Healthy controls and subjects with MCI were annually reassessed (mean duration of follow-up: 24 ± 11 months) and had their diagnostic status adjusted depending, respectively, on the onset of cognitive deficits (incident MCI) or the progression from MCI to dementia. MCI subjects with conversion to AD during follow-up were reclassified as having MCI-AD. MCI subjects remaining cognitively stable over time were designated as having stable MCI (MCI-S). Conversion from MCI to incipient dementia was characterized by objective measures of functionality with the Brazilian version of the direct assessment of functional status [28], [29].

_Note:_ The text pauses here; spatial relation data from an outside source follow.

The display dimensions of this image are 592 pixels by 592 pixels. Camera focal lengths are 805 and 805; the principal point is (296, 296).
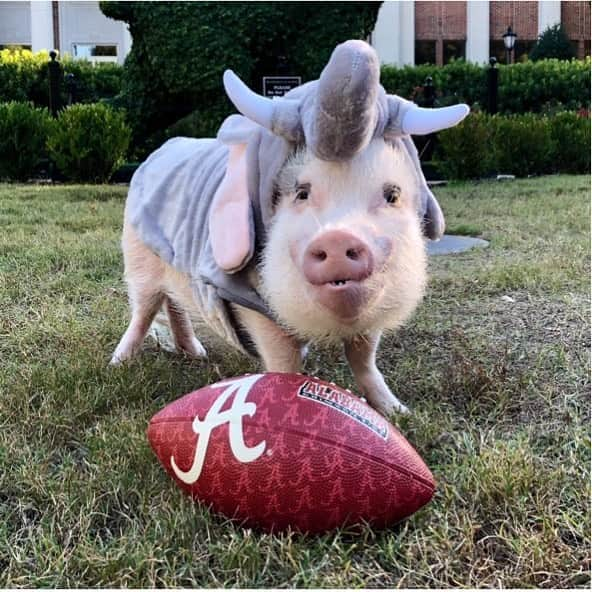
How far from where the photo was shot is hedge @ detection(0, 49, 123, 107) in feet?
43.9

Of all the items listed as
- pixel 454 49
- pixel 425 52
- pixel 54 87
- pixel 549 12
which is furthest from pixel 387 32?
pixel 54 87

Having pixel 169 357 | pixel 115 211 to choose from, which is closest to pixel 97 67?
pixel 115 211

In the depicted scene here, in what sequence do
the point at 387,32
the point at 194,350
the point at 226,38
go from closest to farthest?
the point at 194,350 → the point at 226,38 → the point at 387,32

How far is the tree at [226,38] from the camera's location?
1009 centimetres

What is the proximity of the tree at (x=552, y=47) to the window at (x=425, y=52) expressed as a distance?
2510mm

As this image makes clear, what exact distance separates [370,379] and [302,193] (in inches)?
30.0

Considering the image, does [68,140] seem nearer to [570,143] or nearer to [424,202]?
[570,143]

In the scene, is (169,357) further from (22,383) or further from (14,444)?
(14,444)

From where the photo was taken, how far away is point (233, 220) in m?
2.15

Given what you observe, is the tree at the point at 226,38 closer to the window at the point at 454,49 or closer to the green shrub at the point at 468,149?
the green shrub at the point at 468,149

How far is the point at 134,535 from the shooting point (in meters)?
1.74

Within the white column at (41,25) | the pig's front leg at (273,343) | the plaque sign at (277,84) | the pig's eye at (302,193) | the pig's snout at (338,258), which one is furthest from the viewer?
the white column at (41,25)

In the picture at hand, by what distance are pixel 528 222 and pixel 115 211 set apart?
3438 millimetres

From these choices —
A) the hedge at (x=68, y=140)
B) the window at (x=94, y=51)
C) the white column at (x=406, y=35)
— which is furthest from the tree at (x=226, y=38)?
the white column at (x=406, y=35)
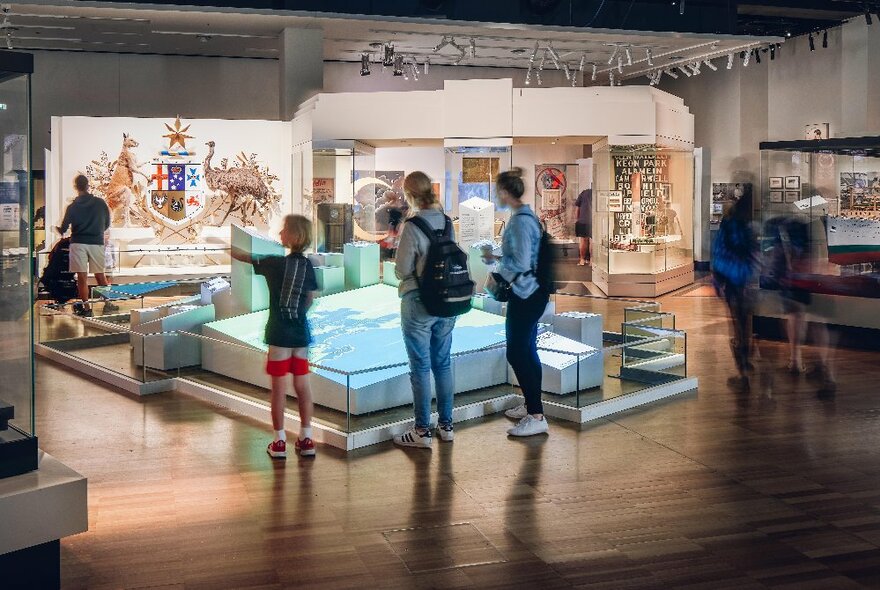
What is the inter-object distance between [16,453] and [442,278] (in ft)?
8.04

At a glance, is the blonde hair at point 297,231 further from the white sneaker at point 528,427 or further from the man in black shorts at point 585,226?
the man in black shorts at point 585,226

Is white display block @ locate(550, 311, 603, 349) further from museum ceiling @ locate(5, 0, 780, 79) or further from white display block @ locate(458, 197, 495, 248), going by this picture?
museum ceiling @ locate(5, 0, 780, 79)

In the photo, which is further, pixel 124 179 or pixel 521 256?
pixel 124 179

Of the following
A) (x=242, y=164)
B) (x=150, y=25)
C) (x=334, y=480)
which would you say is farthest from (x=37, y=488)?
(x=150, y=25)

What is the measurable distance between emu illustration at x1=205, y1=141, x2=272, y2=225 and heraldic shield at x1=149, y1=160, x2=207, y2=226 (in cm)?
15

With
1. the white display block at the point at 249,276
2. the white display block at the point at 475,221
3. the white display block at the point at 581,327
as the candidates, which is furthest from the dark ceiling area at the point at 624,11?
the white display block at the point at 581,327

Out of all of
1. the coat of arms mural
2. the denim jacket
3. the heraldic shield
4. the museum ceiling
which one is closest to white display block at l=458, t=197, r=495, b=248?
the museum ceiling

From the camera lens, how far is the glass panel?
3791 millimetres

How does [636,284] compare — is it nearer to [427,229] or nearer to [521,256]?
[521,256]

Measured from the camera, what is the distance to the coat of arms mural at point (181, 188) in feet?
48.5

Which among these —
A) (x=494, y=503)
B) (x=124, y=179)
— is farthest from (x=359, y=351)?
(x=124, y=179)

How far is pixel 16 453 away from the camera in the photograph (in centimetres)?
378

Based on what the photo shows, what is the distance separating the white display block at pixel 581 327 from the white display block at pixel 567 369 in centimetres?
19

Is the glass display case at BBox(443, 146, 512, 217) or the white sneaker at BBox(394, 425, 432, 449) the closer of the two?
the white sneaker at BBox(394, 425, 432, 449)
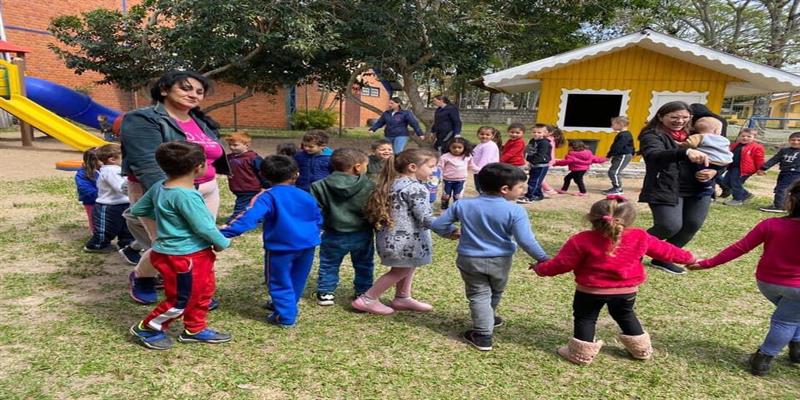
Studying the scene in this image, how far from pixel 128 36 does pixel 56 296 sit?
1251cm

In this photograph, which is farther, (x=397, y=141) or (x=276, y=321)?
(x=397, y=141)

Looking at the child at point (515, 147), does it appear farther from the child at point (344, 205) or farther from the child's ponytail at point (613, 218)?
the child's ponytail at point (613, 218)

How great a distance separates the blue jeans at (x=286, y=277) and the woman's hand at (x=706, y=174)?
315cm

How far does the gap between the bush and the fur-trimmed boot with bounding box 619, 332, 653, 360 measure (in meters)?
21.0

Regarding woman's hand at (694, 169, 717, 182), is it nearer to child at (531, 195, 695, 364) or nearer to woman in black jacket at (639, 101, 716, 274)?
woman in black jacket at (639, 101, 716, 274)

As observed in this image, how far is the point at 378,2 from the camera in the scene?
12.1 m

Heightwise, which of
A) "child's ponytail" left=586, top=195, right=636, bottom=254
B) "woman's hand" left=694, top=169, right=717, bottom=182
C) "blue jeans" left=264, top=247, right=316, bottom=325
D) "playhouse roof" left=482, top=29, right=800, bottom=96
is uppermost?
"playhouse roof" left=482, top=29, right=800, bottom=96

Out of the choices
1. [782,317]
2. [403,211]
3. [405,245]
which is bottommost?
[782,317]

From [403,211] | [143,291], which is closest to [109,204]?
[143,291]

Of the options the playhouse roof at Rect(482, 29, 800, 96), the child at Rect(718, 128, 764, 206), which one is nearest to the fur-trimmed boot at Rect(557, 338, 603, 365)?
the child at Rect(718, 128, 764, 206)

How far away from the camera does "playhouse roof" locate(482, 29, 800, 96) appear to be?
961 centimetres

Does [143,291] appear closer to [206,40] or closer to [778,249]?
[778,249]

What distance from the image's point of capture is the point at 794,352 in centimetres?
287

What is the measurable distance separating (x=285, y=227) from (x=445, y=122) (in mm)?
7079
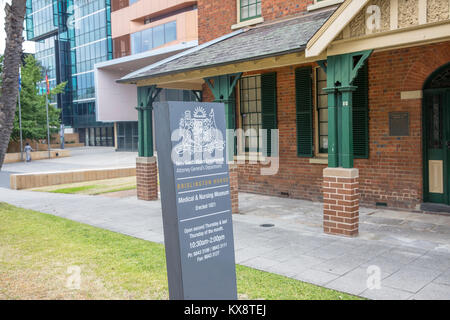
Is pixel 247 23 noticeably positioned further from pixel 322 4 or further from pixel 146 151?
pixel 146 151

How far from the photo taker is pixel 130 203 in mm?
11695

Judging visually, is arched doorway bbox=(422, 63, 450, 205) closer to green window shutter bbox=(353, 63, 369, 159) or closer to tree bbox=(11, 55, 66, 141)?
green window shutter bbox=(353, 63, 369, 159)

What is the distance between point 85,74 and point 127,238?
4757cm

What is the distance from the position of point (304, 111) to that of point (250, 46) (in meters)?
2.57

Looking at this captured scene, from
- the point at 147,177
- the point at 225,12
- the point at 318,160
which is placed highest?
the point at 225,12

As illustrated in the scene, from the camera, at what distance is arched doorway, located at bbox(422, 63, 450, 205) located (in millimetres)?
8789

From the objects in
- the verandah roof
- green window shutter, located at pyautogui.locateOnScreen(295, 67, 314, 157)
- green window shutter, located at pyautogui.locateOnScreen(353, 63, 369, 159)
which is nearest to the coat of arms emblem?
the verandah roof

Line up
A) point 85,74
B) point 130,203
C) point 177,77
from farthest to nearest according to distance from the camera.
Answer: point 85,74
point 130,203
point 177,77

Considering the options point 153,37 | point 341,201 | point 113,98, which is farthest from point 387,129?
point 113,98

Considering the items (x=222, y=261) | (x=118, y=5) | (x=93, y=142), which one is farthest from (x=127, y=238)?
(x=93, y=142)

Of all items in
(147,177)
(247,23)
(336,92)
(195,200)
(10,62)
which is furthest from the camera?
(247,23)

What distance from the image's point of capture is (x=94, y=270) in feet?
19.2

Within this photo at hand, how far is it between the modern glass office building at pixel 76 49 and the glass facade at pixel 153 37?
Answer: 9763 mm
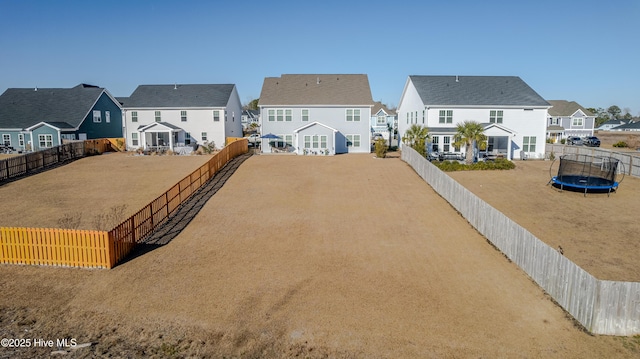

2.2. CSF biomarkers analysis
CSF samples were obtained by lumbar puncture in the L3/L4 or L4/L5 intervertebral space, with a 23-gauge needle and using polypropylene tubes, in the morning period without fasting. CSF samples (12–15 mL) were centrifuged at 3200 × g for 10 minutes at 4°C, split into 0.5-mL aliquots in cryotubes (Sarstedt), and immediately frozen and stored at −80°C until analysis, without being thawed and refrozen.
CSF concentrations of the 42 amino acid-long Aβ1–42, T-tau, and 181Thr-phospho-tau (P-tau) were determined in duplicates with the INNO-BIA AlzBio3 assay (Innogenetics, Ghent, Belgium), a multiplex microsphere-based xMAP platform that allows the simultaneous analysis of the three biomarkers. After prewetting the filter plate with a wash buffer, a suspension of microsphere carrying the corresponding capturing antibodies (AT120, AT270, and 4D7A3 for T-tau, P-tau, and Aβ1–42, respectively) was added to the plate. A mixture of biotinylated detection monoclonal antibodies, designed to detect specifically one of the capturing antibodies (HT7 for T-tau and P-tau and 3D6 for Aβ1–42), and 75 μL of CSF or standards were added to the plate and incubated overnight in the dark. Next, the plate was washed and a detection conjugate (phycoerythrin-labeled streptavidin) was added and incubated for 1 hour at room temperature. The plate was washed and after the addition of a reading solution (phosphate buffer saline) the assay was analyzed on a Luminex 100IS platform (Luminex, Austin, TX, USA). Standard curves were constructed for each biomarker using a sigmoidal curve fitting method, and the mean fluorescence values for the duplicate CSF samples were used to determine the concentration of Aβ1–42, T-tau, and P-tau.
2.3. Statistical analysis
Differences in sociodemographic characteristics, cognitive performance, and CSF biomarker concentrations at baseline were analyzed by analysis of variance tests with least square difference tests for pairwise post-hoc test between groups. Differences in gender distribution were analyzed by χ2 tests. Differences in baseline and follow-up neuropsychological scores for MCI-AD and MCI-S groups were analyzed by paired sample t test.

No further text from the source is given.